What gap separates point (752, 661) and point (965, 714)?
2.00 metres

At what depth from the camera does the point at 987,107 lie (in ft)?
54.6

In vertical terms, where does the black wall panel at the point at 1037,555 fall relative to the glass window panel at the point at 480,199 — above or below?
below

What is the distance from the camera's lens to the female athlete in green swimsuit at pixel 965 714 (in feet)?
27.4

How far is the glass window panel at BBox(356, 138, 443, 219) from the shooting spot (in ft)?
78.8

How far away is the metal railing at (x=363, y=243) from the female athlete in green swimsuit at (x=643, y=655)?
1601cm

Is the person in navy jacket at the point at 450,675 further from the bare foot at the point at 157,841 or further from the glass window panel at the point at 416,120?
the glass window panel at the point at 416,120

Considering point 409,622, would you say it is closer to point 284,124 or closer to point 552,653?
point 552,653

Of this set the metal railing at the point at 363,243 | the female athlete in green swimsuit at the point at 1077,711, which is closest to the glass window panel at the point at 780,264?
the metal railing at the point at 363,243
· · · ·
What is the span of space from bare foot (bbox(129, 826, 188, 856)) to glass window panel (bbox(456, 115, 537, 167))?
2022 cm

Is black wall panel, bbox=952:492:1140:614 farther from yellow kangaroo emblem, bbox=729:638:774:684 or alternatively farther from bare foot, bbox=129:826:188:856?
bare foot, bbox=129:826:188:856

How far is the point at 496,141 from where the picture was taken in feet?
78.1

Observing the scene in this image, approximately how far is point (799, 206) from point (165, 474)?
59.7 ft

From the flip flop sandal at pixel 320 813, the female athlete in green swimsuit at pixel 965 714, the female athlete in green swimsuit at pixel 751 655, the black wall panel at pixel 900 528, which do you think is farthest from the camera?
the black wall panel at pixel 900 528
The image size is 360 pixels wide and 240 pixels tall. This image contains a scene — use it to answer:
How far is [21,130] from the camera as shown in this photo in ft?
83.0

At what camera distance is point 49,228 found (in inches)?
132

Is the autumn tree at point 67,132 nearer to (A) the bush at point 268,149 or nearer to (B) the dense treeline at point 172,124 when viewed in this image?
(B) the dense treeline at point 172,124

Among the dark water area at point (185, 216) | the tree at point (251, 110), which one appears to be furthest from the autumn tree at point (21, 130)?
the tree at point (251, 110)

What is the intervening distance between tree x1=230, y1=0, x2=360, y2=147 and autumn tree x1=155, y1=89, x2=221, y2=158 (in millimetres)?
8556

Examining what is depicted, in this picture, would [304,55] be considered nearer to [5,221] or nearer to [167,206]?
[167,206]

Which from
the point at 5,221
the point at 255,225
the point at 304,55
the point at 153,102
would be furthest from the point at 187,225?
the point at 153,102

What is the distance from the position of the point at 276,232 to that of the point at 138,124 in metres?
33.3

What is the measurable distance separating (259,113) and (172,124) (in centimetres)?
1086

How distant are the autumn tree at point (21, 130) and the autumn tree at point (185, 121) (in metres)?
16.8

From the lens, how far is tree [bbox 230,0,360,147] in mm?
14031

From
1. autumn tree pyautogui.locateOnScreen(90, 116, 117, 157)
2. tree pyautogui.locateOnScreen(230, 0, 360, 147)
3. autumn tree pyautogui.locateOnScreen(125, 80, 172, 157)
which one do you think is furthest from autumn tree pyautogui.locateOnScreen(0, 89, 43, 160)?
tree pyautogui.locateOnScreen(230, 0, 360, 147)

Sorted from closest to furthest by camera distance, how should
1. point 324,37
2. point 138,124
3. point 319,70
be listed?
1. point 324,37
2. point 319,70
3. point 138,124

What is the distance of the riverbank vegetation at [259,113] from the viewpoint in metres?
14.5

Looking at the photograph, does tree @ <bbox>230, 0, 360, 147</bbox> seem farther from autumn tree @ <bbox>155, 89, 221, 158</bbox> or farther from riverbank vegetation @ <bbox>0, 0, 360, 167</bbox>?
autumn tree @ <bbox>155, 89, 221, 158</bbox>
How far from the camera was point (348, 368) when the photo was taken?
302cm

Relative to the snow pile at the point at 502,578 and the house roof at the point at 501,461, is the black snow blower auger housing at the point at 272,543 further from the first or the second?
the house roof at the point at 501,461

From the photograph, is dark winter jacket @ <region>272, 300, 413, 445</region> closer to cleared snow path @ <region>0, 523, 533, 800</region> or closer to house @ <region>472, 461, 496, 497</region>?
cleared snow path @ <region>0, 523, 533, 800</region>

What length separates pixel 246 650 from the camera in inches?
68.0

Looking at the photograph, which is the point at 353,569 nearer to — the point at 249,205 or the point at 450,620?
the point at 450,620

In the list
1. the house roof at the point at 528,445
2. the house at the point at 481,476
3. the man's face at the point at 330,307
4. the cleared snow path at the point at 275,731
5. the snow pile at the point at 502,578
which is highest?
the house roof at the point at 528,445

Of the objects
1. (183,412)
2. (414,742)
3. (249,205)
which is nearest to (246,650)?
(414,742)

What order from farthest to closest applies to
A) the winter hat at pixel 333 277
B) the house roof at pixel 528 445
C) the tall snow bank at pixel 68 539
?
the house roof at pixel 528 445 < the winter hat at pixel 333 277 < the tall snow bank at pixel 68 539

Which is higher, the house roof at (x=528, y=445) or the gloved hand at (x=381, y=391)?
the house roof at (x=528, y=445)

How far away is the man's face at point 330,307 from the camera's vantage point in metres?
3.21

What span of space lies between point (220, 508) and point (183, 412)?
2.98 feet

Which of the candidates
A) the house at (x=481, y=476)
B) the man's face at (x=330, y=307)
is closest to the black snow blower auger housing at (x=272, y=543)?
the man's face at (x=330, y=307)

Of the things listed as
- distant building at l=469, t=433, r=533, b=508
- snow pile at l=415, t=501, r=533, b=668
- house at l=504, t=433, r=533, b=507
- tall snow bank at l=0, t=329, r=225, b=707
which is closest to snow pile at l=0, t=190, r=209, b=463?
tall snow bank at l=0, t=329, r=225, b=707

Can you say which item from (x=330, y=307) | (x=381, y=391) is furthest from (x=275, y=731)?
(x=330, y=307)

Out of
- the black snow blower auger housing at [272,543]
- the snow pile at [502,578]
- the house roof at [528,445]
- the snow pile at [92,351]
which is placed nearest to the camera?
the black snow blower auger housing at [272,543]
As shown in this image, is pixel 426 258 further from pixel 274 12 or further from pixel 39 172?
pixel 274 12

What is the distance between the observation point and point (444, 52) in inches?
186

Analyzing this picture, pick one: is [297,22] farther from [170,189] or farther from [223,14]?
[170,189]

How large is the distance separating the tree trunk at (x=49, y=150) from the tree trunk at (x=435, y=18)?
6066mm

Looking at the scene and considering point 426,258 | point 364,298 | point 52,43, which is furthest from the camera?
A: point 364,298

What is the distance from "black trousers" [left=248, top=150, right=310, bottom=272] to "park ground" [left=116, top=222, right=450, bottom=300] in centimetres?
· · · ·
* [DIRECTIVE]: List every line of the items above in which the word "cleared" appears, copying each line in full.

* [SOLUTION TO THIS TASK]:
From the photograph, is dark winter jacket @ <region>272, 300, 413, 445</region> closer to cleared snow path @ <region>0, 523, 533, 800</region> or closer to house @ <region>472, 461, 496, 497</region>?
cleared snow path @ <region>0, 523, 533, 800</region>
4. the cleared snow path at the point at 275,731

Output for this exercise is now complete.